Und nun erweist sich die Gliederung als Leitfaden zum Verständnis: Die Entwicklung in der Europäischen Union korrespondiert mit der Entfaltung in den einzelnen Handlungsfeldern; die Entscheidungsverfahren in den Handlungsfeldern kann man mit den Entscheidungswegen und -arten in der Europäischen Union vergleichen; die Rechtsgrundlagen, die bei den Handlungsfeldern genannt werden, sind leichter einzuordnen, wenn man die Rechtsgrundlagen der Europäischen Union verstanden hat; die aufgeführten Akteure, die sich in jedem Handlungsfeld beteiligen (z.B. die Organisationen der Europäischen Union, spezifische Agenturen, Arbeitsgruppen und Gruppen der Zivilgesellschaft) kann man besser einordnen, wenn man weiß, dass und warum die Europäischen Union auf die Zusammenarbeit mit Nicht-Regierungs-Organisationen ausdrücklich Wert legt und welche Instrumente und Beteiligungswege sie dafür geschaffen hat. Diese Entsprechungen gelten bis hin zu den Indikatoren, die für die Berichterstattung und den gegenseitigen Austausch festgelegt wurden.

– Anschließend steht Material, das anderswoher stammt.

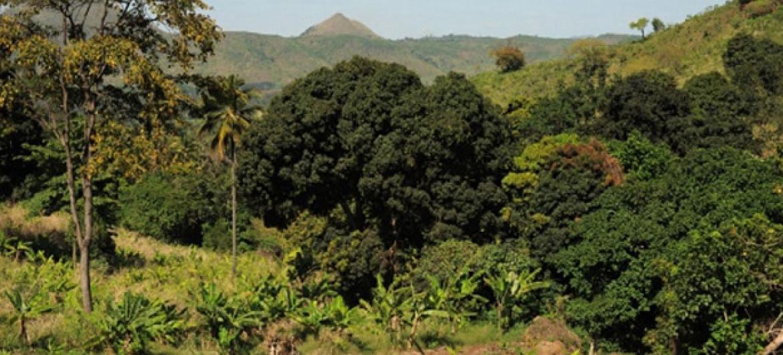 Kilimo, misitu na shughuli nyingine za matumizi ya ardhi hutoa tani zaidi ya bilioni 10 za gesi chafuzi. Picha: FAO / Daniel Hayduk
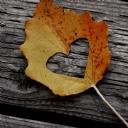 Yaprak Kalp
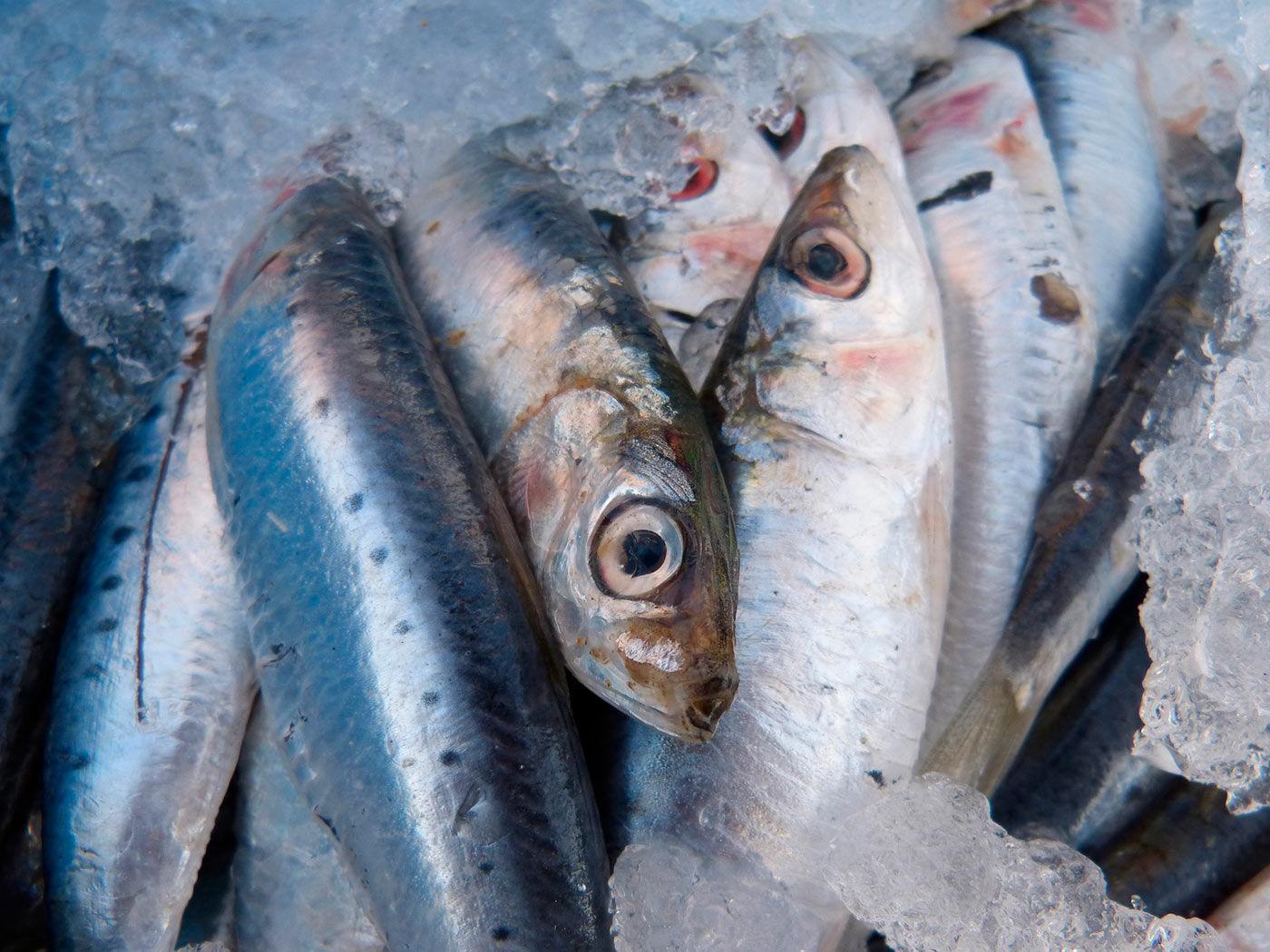 Pesce Azzurro Proprietà Ed Elenco Completo Red Academy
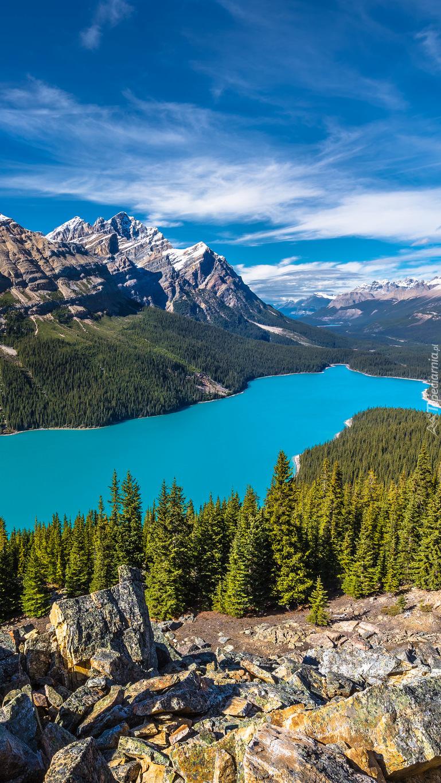 Las i góry wokół jeziora Peyto w Kanadzie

Besondere Aufmerksamkeit ist der Darstellung der Entwicklung der Europäischen Sozialpolitik zu schenken: Seit Anfang der 2000er Jahre geschieht sie mit der Methode der offenen Koordinierung (Kap. 5.4, Kap. 6.3.) und seit den Reformen von 2017 durch die Europäische Säule Sozialer Rechte (Kap. 5.5; Kap. 6.4.). Führte erstere eine Berichterstattung durch die einzelnen Staaten ein, mit denen die Wirkungen der Politik im Hinblick auf die sozialpolitischen Ziele der Europäischen Union gemessen und die Anstrengungen der Staaten transparent gemacht werden sollten, so führen die Reformen von 2017 sie weiter: So sind die Indikatoren des dadurch eingeführten Europäischen Scoreboards (Kap 6.5) umfangreicher und detaillierter.
Auch wenn die Zusammenfassung, die in dieser Rezension gegeben wird, selbstverständlich allgemein bleiben muss, so liegt das Verdienst der Autorin darin, dass sie diese Elemente für zehn Handlungsbereiche der Europäischen Union auflistet und konkretisiert, dass sie die bisherigen und die umfangreicheren neuen Indikatoren dieser Bereiche gegenüberstellt und dass sie abschließend in Reformperspektiven einführt.
Diskussion
Die Autorin möchte in einem einführenden Lehrbuch über die Entwicklung und die Institutionen der EU informieren. In den besprochenen Handlungsfeldern entwickelt die EU eigene Aktivitäten, um u.a. die Tätigkeiten der Mitgliedsländer zu koordinieren. (S. 2).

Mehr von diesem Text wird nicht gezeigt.